* _Text to read_:
-=-=-
The OHO movement, Marko Pogačnik

US Army poster

Tribuna, 21 December 1966, Vol. XVII, no. 9

 

In 1966, Marko Pogačnik carried out a series of antimilitarist projects in protest against the war in Vietnam: every week he would publicly draw antiwar comics in the Kazina archway in the center of Ljubljana, and then publish some of them in the student periodical Tribuna, where he worked as a graphic designer and editor. The comics were composed of characteristically simple line drawings and ironic texts underscoring the senselessness of the American involvement, like: “Do you want the perfect crewcut / Do you want to wear the uniform of a perfect order / Do you want to preach truth, justice, and democracy across the globe / Do you want to kill people / Do you want to croak / Yes / Join the US Army / You’ll be cadets for World War III / You’ll be candidates for the killers of the world / You’ll be the happy proselytizers of the new fascism / Come, come, come.”

The Tribuna board of editors followed the progress of the war in Vietnam closely and, in keeping with their pro-peace position, declared 20 December the day of Yugoslav students’ solidarity with the Vietnamese people. This declaration was published above an image Pogačnik designed as a centerfold poster that could be put up on a wall, just as he put up his posters in public.

The drawing on the poster consisted of two simple lines that formed an equal-armed cross and four inscriptions of US ARMY branching off to the right from the tips of the cross, transforming it into a swastika. This was probably the most subversive of Pogačnik’s images from his so-called “Vietnam Drawings” series until then, since the message was clearly aimed not only at the United States and their imperialist actions overseas, but, as Tomaž Brejc wrote, at “the domestic political reality (…) The Yugoslav People’s Army was becoming the only trans-republican, ‘Yugoslav’ political force, above any criticism or irony.”
-=-=-
* _Records provided_:
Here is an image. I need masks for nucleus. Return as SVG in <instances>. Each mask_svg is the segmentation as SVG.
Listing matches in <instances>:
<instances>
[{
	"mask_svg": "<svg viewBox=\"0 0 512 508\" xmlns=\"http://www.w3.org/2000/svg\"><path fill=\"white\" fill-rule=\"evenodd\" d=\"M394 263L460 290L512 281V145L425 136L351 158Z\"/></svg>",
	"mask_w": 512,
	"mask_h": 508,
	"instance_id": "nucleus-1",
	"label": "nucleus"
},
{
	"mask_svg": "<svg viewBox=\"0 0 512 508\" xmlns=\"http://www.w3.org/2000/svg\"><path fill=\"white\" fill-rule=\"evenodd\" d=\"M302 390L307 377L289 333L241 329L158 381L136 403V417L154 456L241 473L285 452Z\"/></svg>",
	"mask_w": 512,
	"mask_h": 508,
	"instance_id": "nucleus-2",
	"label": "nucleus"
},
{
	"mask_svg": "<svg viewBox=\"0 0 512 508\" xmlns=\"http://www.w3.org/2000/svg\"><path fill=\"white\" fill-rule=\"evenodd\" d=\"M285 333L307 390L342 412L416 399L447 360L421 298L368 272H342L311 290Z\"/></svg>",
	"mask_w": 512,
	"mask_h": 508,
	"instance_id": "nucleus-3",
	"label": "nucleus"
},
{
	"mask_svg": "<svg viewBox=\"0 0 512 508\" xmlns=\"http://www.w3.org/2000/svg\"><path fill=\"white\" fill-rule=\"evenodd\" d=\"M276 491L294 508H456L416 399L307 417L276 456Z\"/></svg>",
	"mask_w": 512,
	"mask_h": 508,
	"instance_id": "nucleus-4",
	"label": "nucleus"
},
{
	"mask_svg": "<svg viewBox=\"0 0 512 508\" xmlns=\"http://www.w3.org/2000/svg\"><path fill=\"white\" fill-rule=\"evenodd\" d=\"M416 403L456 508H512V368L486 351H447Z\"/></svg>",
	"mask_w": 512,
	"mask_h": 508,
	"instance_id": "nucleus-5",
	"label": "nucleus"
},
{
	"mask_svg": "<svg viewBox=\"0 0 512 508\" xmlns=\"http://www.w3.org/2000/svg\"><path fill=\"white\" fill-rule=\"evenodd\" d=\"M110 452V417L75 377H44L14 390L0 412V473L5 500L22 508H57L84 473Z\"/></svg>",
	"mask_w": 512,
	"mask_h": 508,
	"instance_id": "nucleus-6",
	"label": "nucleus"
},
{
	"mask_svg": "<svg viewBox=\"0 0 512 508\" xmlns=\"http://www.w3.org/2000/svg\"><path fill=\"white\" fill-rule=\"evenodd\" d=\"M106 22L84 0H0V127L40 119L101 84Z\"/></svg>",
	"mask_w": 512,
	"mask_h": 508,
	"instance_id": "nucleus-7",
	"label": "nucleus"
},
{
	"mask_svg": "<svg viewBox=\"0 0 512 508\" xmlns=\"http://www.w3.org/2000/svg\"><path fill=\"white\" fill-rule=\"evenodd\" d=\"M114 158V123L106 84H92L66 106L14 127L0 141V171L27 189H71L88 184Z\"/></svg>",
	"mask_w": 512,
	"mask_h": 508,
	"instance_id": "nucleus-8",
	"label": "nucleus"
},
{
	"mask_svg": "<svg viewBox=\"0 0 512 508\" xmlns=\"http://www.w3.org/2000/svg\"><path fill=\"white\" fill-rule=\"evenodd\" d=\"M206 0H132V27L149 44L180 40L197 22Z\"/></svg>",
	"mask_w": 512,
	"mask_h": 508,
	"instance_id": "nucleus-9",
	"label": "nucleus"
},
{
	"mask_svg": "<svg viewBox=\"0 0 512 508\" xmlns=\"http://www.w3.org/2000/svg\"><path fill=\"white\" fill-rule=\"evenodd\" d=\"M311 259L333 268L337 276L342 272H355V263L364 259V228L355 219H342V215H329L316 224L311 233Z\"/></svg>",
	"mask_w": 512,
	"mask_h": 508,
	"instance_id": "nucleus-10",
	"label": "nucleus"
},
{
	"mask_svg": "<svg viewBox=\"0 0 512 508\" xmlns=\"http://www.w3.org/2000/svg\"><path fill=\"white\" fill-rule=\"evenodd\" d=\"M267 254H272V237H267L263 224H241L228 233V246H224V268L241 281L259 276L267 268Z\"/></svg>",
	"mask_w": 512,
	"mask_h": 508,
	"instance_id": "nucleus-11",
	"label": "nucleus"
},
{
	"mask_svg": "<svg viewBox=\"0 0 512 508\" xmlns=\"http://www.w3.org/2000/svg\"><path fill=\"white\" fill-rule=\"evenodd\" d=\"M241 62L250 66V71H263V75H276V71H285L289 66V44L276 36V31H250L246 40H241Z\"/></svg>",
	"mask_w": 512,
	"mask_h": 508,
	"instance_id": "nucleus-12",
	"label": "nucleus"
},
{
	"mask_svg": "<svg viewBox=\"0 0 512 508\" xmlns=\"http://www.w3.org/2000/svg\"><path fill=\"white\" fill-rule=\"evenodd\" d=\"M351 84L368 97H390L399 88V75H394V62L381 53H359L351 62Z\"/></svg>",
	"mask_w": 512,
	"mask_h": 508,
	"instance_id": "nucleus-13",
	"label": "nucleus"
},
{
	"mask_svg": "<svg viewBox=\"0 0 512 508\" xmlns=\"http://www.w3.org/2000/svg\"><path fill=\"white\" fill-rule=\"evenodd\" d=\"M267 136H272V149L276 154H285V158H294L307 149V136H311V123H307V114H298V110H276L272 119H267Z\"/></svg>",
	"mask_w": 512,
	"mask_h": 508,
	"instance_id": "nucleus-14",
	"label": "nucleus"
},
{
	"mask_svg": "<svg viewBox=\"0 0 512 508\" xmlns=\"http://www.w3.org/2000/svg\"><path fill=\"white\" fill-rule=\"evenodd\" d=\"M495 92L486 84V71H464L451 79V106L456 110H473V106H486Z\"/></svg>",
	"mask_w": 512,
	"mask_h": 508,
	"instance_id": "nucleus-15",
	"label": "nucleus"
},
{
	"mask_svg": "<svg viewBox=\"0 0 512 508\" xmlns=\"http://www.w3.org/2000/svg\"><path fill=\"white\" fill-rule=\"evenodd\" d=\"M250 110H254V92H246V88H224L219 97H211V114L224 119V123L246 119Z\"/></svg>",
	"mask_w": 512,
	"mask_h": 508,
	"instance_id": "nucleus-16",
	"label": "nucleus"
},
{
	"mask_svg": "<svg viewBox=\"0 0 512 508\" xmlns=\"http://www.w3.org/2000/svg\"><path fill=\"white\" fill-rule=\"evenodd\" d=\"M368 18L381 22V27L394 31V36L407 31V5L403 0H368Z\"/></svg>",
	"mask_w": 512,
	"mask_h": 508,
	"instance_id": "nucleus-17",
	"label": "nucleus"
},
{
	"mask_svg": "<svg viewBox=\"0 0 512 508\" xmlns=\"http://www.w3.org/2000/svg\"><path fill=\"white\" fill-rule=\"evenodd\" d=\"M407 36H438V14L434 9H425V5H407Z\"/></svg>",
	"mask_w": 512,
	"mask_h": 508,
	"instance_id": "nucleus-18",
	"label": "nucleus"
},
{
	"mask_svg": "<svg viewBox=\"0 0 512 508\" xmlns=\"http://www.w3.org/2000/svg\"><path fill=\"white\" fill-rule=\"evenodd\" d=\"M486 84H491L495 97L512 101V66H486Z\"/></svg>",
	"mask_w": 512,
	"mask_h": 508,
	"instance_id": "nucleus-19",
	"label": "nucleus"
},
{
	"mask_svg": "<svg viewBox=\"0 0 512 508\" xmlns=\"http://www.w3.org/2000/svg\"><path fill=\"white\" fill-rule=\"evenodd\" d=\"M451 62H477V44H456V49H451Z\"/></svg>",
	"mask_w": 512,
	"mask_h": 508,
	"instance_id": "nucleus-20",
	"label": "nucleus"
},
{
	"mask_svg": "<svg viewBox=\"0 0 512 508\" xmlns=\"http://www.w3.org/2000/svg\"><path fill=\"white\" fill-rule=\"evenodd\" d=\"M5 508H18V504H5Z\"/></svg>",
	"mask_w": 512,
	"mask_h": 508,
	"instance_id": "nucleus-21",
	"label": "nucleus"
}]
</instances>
-=-=-
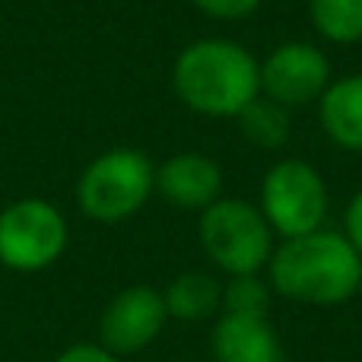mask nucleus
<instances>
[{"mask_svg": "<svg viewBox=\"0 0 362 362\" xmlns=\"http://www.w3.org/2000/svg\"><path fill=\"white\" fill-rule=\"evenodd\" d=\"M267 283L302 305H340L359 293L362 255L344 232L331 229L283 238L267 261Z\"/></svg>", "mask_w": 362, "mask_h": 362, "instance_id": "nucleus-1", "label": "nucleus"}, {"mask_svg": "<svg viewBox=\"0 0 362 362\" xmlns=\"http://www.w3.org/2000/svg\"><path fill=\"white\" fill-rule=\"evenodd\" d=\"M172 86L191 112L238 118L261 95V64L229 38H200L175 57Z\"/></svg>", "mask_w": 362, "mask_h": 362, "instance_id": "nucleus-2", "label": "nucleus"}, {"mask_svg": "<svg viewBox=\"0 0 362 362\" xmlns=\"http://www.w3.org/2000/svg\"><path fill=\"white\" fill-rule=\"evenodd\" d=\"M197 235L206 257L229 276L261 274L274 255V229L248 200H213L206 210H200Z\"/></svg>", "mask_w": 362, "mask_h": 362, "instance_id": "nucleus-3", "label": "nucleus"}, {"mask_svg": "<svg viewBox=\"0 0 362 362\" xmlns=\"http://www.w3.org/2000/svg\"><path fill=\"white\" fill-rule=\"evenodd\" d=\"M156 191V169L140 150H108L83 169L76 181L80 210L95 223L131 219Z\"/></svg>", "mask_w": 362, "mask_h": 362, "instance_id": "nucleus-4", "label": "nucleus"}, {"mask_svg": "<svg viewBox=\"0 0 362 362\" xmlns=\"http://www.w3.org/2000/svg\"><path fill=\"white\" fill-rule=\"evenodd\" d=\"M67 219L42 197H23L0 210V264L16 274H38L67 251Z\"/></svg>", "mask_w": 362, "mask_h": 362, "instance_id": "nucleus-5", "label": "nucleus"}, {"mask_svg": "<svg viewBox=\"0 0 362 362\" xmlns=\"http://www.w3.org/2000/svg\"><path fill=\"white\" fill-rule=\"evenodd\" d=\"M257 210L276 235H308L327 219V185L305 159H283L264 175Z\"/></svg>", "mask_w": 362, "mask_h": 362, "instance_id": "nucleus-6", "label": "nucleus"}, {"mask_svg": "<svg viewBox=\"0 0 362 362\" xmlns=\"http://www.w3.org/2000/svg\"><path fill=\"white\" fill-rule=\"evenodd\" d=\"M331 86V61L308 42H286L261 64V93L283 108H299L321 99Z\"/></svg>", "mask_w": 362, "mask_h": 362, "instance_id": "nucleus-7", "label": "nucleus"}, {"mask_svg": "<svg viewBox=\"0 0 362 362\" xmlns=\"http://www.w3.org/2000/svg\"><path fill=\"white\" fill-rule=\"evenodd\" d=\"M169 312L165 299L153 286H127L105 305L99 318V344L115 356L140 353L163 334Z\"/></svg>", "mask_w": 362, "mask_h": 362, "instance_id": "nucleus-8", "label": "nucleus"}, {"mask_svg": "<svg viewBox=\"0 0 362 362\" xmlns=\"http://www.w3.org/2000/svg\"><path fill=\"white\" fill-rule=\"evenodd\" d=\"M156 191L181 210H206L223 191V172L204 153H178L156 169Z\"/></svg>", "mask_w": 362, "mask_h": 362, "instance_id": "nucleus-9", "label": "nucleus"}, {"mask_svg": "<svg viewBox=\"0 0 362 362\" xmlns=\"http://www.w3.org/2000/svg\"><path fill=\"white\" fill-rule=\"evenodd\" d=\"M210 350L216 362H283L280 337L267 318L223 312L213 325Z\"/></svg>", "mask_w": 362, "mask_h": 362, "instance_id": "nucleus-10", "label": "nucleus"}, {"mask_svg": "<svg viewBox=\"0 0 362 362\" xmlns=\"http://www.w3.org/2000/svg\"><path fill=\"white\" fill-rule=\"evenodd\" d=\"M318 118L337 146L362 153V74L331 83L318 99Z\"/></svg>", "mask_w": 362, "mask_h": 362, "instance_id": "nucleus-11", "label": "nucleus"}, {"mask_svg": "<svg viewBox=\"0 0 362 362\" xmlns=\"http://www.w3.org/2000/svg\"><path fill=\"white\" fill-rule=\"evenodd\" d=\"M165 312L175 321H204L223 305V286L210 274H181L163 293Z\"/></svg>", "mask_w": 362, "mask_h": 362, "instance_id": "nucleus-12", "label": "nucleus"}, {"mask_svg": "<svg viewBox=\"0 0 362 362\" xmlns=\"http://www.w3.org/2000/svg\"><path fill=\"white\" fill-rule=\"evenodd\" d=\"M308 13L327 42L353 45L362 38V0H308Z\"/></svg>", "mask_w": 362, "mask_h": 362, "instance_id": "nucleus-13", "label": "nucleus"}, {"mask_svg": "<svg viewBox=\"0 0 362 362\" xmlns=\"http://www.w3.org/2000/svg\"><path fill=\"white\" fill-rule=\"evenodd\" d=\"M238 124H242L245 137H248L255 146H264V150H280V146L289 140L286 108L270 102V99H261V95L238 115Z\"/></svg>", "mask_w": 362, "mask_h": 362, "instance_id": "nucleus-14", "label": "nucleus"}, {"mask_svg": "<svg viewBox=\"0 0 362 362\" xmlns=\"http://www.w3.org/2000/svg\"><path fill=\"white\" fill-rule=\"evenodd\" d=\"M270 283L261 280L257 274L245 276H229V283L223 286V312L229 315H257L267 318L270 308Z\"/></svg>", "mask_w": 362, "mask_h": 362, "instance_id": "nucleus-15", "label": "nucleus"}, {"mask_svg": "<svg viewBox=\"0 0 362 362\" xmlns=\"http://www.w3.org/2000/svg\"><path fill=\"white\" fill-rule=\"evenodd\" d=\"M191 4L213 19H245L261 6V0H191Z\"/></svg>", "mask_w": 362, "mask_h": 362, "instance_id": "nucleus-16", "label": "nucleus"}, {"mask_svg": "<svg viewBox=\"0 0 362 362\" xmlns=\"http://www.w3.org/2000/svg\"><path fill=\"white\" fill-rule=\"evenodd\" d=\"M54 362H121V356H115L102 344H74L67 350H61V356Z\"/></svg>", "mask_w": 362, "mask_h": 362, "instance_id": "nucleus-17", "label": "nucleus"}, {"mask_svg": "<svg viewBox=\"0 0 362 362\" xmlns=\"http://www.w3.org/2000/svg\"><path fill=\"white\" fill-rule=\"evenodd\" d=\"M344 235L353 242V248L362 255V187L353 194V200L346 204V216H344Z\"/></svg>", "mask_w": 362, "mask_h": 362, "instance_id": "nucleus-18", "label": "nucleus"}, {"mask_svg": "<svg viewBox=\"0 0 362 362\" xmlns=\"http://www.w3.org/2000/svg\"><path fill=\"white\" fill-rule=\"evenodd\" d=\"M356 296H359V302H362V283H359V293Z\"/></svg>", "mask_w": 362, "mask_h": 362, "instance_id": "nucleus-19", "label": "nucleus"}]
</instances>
-=-=-
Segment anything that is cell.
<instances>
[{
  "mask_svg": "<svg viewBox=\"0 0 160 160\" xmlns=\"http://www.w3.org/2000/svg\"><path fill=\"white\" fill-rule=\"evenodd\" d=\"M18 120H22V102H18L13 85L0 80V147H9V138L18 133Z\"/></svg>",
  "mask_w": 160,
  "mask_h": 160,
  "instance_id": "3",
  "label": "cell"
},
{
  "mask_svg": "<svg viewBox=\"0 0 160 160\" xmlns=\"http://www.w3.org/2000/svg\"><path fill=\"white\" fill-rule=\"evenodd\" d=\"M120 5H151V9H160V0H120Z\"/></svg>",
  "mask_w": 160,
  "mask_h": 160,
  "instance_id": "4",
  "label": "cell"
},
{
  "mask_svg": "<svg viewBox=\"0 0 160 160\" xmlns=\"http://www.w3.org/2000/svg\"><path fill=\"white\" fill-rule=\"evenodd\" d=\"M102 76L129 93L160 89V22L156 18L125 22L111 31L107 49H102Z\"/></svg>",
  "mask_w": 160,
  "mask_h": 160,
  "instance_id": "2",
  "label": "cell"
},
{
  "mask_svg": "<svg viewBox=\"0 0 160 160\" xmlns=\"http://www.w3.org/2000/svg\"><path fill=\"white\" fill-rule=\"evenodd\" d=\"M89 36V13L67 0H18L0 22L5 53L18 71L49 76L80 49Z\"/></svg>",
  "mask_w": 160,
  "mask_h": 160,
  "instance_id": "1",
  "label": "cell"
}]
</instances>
-=-=-
* _Task set_:
a) Answer these questions from the text on Pogačnik's antiwar drawings:
(i) Where did Pogačnik draw his antiwar comics in public every week?
(ii) Which date did the Tribuna board of editors declare the day of Yugoslav students' solidarity with the Vietnamese people?
(iii) What inscription appeared four times at the tips of the cross on the poster?
b) Does each statement agree with the text on Pogačnik's antiwar drawings?
(i) Pogačnik worked at Tribuna as a graphic designer and editor.
(ii) On the poster, the inscriptions branched off to the left from the tips of the cross.
(iii) The poster was designed as a centerfold that could be hung on a wall.
None of the rows matter here.

* _Results of the tasks_:
a)
(i) In the Kazina archway in the center of Ljubljana.
(ii) 20 December.
(iii) US ARMY.

b)
(i) Yes: "where he worked as a graphic designer and editor"
(ii) No: "branching off to the right from the tips of the cross"
(iii) Yes: "designed as a centerfold poster that could be put up on a wall"